First of all, SAE adopted the in-place upgrade capability. SAE initially used the original Deployment rolling upgrade strategy of K8s for the release process, which would first create a new version of Pod and then destroy the old version of Pod for the upgrade. The so-called in-place upgrade, That is, only one or more container versions of a Pod are updated without affecting the entire Pod object and the upgrade of other containers. The K8s Patch capability enables in-place Container upgrade, and the K8s readinessGates capability enables traffic loss during the upgrade.

The most important of these is the avoidance of rescheduling and the rebuilding of Sidecar containers (ARMS,SLS,AHAS), which can change the deployment time from the entire Pod life cycle to just pulling and creating business containers. At the same time, due to no scheduling, New images can be cached on Node in advance to improve elastic efficiency. SAE adopted Cloneset from Alibaba’s Open source Openkruise project as the new application load, and improved overall elastic efficiency by 42% with its in-place upgrade capability.

At the same time, SAE adopts the image preheating capability, which includes two forms of preheating: pre-scheduling preheating, SAE will carry out full node cache for the common base image to avoid its frequent pulling from the remote end. At the same time for partial support scheduling of preheating of scene, with the help of Cloneset situ upgrade ability, in the process of upgrading can sense to the instance of node distribution, could be the first to deploy new versions mirror at the same time, for the back lot instances of the node to the pull of the mirror, and realize the scheduling and pull the user mirror in parallel. SAE achieved a 30% increase in elastic efficiency through this technology.

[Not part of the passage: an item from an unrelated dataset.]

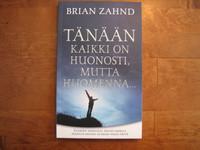 Tänään kaikki on huonosti, mutta huomenna, Brian Zahnd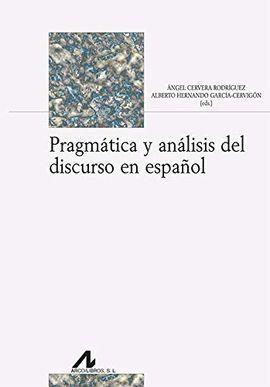 PRAGMÁTICA Y ANÁLISIS DEL DISCURSO EN ESPAÑOL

The optimization point mentioned above is to pull the image. For decompressed images, traditional container operations need to download the full image data and then unpack it. However, container startup may only use part of the image content, resulting in a long time for container startup. SAE uses the image acceleration technology to automatically transform the original standard image format into an accelerated image that supports random reading. This enables image data to be downloaded and decompressed online, greatly improving application distribution efficiency. In addition, THE P2P distribution capability provided by Acree can effectively reduce image distribution time.

SAE, in collaboration with Dragonwell 11, provides an enhanced AppCDS startup acceleration strategy, which stands for Application Class Data Sharing. Using this technology, you can obtain the Classlist when an application is started and Dump the shared class files. When an application is started again, the shared file can be used to start the application, effectively reducing the cold startup time. In an SAE deployment scenario, a cache file is generated on a shared NAS after the application is started. The cache file can be used to start the application during the next release. Overall cold start efficiency increased by 45%.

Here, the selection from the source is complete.